Question

A particle is placed on the parabola $y=x^2-x-6$ at a point $P$ whose ordinate is $6$. It is allowed to roll along the parabola until it reaches the nearest point $Q$ whose ordinate is $-6$. The horizontal distance travelled by the particle (the numerical value of the difference in the abscissas of $P$ and $Q$) is:

• A. $5$
• B. $4$
• C. $3$
• D. $2$
• E. $1$

Answer 1

The correct option is C $3$

Given Parabola: $y=x^2-x-6...............\left(1\right)$

Let the point $P$ be $\left(\right(x_1,6)$and$Q$be$(x_2,-6)$

Then both lies on parabola at,

$P,$ equation $\left(1\right)=>6=x_1^2-x_1-6$

$=>x_1^2-x_1-12=0$

$=>x_1=-3,4$

Lets's consider the value of $x_1$ for left from the axis of parabola, So,

$P:(-3,6)$

Now at $Q$, equation $\left(i\right)$, $=>-6=x_2^2-x_2-6$

$=>x_2^2-x_2=0$

$=>x_2=0,1$

Let consider the lower abssica, So, $Q:(0,-6)$

now horizontal displacement $=|x_2-x_1|$

$=0-(-3)$

$=3.$

§ **What you are asked to do**
Which answer options does the parabola problem above offer?

§ **Data records**
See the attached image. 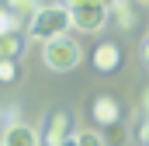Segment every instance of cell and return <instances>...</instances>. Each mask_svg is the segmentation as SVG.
<instances>
[{
	"mask_svg": "<svg viewBox=\"0 0 149 146\" xmlns=\"http://www.w3.org/2000/svg\"><path fill=\"white\" fill-rule=\"evenodd\" d=\"M42 63L49 66L52 73H70L83 63V49L80 42L70 35H56L49 42H42Z\"/></svg>",
	"mask_w": 149,
	"mask_h": 146,
	"instance_id": "2",
	"label": "cell"
},
{
	"mask_svg": "<svg viewBox=\"0 0 149 146\" xmlns=\"http://www.w3.org/2000/svg\"><path fill=\"white\" fill-rule=\"evenodd\" d=\"M73 136V115L70 111H52L42 129V146H63Z\"/></svg>",
	"mask_w": 149,
	"mask_h": 146,
	"instance_id": "4",
	"label": "cell"
},
{
	"mask_svg": "<svg viewBox=\"0 0 149 146\" xmlns=\"http://www.w3.org/2000/svg\"><path fill=\"white\" fill-rule=\"evenodd\" d=\"M24 49V32H10V35H0V59H17Z\"/></svg>",
	"mask_w": 149,
	"mask_h": 146,
	"instance_id": "9",
	"label": "cell"
},
{
	"mask_svg": "<svg viewBox=\"0 0 149 146\" xmlns=\"http://www.w3.org/2000/svg\"><path fill=\"white\" fill-rule=\"evenodd\" d=\"M73 28V21H70V7H63V4H42L35 11V18L28 21V38H35V42H49V38L56 35H66Z\"/></svg>",
	"mask_w": 149,
	"mask_h": 146,
	"instance_id": "1",
	"label": "cell"
},
{
	"mask_svg": "<svg viewBox=\"0 0 149 146\" xmlns=\"http://www.w3.org/2000/svg\"><path fill=\"white\" fill-rule=\"evenodd\" d=\"M0 143L3 146H42V132L28 122H14L10 129L0 132Z\"/></svg>",
	"mask_w": 149,
	"mask_h": 146,
	"instance_id": "5",
	"label": "cell"
},
{
	"mask_svg": "<svg viewBox=\"0 0 149 146\" xmlns=\"http://www.w3.org/2000/svg\"><path fill=\"white\" fill-rule=\"evenodd\" d=\"M90 63H94L97 73H114L121 66V49H118L114 42H101V45L90 52Z\"/></svg>",
	"mask_w": 149,
	"mask_h": 146,
	"instance_id": "7",
	"label": "cell"
},
{
	"mask_svg": "<svg viewBox=\"0 0 149 146\" xmlns=\"http://www.w3.org/2000/svg\"><path fill=\"white\" fill-rule=\"evenodd\" d=\"M142 111H146V115H149V87H146V91H142Z\"/></svg>",
	"mask_w": 149,
	"mask_h": 146,
	"instance_id": "17",
	"label": "cell"
},
{
	"mask_svg": "<svg viewBox=\"0 0 149 146\" xmlns=\"http://www.w3.org/2000/svg\"><path fill=\"white\" fill-rule=\"evenodd\" d=\"M142 56H146V63H149V38H146V45H142Z\"/></svg>",
	"mask_w": 149,
	"mask_h": 146,
	"instance_id": "19",
	"label": "cell"
},
{
	"mask_svg": "<svg viewBox=\"0 0 149 146\" xmlns=\"http://www.w3.org/2000/svg\"><path fill=\"white\" fill-rule=\"evenodd\" d=\"M135 4H149V0H135Z\"/></svg>",
	"mask_w": 149,
	"mask_h": 146,
	"instance_id": "20",
	"label": "cell"
},
{
	"mask_svg": "<svg viewBox=\"0 0 149 146\" xmlns=\"http://www.w3.org/2000/svg\"><path fill=\"white\" fill-rule=\"evenodd\" d=\"M101 4H111V0H101Z\"/></svg>",
	"mask_w": 149,
	"mask_h": 146,
	"instance_id": "21",
	"label": "cell"
},
{
	"mask_svg": "<svg viewBox=\"0 0 149 146\" xmlns=\"http://www.w3.org/2000/svg\"><path fill=\"white\" fill-rule=\"evenodd\" d=\"M63 7H80V4H87V0H59Z\"/></svg>",
	"mask_w": 149,
	"mask_h": 146,
	"instance_id": "18",
	"label": "cell"
},
{
	"mask_svg": "<svg viewBox=\"0 0 149 146\" xmlns=\"http://www.w3.org/2000/svg\"><path fill=\"white\" fill-rule=\"evenodd\" d=\"M0 146H3V143H0Z\"/></svg>",
	"mask_w": 149,
	"mask_h": 146,
	"instance_id": "22",
	"label": "cell"
},
{
	"mask_svg": "<svg viewBox=\"0 0 149 146\" xmlns=\"http://www.w3.org/2000/svg\"><path fill=\"white\" fill-rule=\"evenodd\" d=\"M63 146H104V136L94 132V129H80V132H73Z\"/></svg>",
	"mask_w": 149,
	"mask_h": 146,
	"instance_id": "11",
	"label": "cell"
},
{
	"mask_svg": "<svg viewBox=\"0 0 149 146\" xmlns=\"http://www.w3.org/2000/svg\"><path fill=\"white\" fill-rule=\"evenodd\" d=\"M70 21H73L76 32L94 35V32H101V28L108 25V4L87 0V4H80V7H70Z\"/></svg>",
	"mask_w": 149,
	"mask_h": 146,
	"instance_id": "3",
	"label": "cell"
},
{
	"mask_svg": "<svg viewBox=\"0 0 149 146\" xmlns=\"http://www.w3.org/2000/svg\"><path fill=\"white\" fill-rule=\"evenodd\" d=\"M28 21L21 14H14L10 7H0V35H10V32H24Z\"/></svg>",
	"mask_w": 149,
	"mask_h": 146,
	"instance_id": "10",
	"label": "cell"
},
{
	"mask_svg": "<svg viewBox=\"0 0 149 146\" xmlns=\"http://www.w3.org/2000/svg\"><path fill=\"white\" fill-rule=\"evenodd\" d=\"M108 18L114 21V28L132 32L135 28V0H111L108 4Z\"/></svg>",
	"mask_w": 149,
	"mask_h": 146,
	"instance_id": "8",
	"label": "cell"
},
{
	"mask_svg": "<svg viewBox=\"0 0 149 146\" xmlns=\"http://www.w3.org/2000/svg\"><path fill=\"white\" fill-rule=\"evenodd\" d=\"M139 139H142V146H149V118L142 122V129H139Z\"/></svg>",
	"mask_w": 149,
	"mask_h": 146,
	"instance_id": "16",
	"label": "cell"
},
{
	"mask_svg": "<svg viewBox=\"0 0 149 146\" xmlns=\"http://www.w3.org/2000/svg\"><path fill=\"white\" fill-rule=\"evenodd\" d=\"M14 122H21L17 105H0V132H3V129H10Z\"/></svg>",
	"mask_w": 149,
	"mask_h": 146,
	"instance_id": "15",
	"label": "cell"
},
{
	"mask_svg": "<svg viewBox=\"0 0 149 146\" xmlns=\"http://www.w3.org/2000/svg\"><path fill=\"white\" fill-rule=\"evenodd\" d=\"M128 143V125L125 122H114L104 129V146H125Z\"/></svg>",
	"mask_w": 149,
	"mask_h": 146,
	"instance_id": "12",
	"label": "cell"
},
{
	"mask_svg": "<svg viewBox=\"0 0 149 146\" xmlns=\"http://www.w3.org/2000/svg\"><path fill=\"white\" fill-rule=\"evenodd\" d=\"M17 77H21L17 59H0V84H17Z\"/></svg>",
	"mask_w": 149,
	"mask_h": 146,
	"instance_id": "14",
	"label": "cell"
},
{
	"mask_svg": "<svg viewBox=\"0 0 149 146\" xmlns=\"http://www.w3.org/2000/svg\"><path fill=\"white\" fill-rule=\"evenodd\" d=\"M3 7H10L14 14H21L24 21H31V18H35V11L42 7V4H38V0H7Z\"/></svg>",
	"mask_w": 149,
	"mask_h": 146,
	"instance_id": "13",
	"label": "cell"
},
{
	"mask_svg": "<svg viewBox=\"0 0 149 146\" xmlns=\"http://www.w3.org/2000/svg\"><path fill=\"white\" fill-rule=\"evenodd\" d=\"M90 115H94V122L101 129H108L114 122H121V105H118V98H111V94H97L94 105H90Z\"/></svg>",
	"mask_w": 149,
	"mask_h": 146,
	"instance_id": "6",
	"label": "cell"
}]
</instances>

§ **Expected answer**
A. 5, B. 4, C. 3, D. 2, E. 1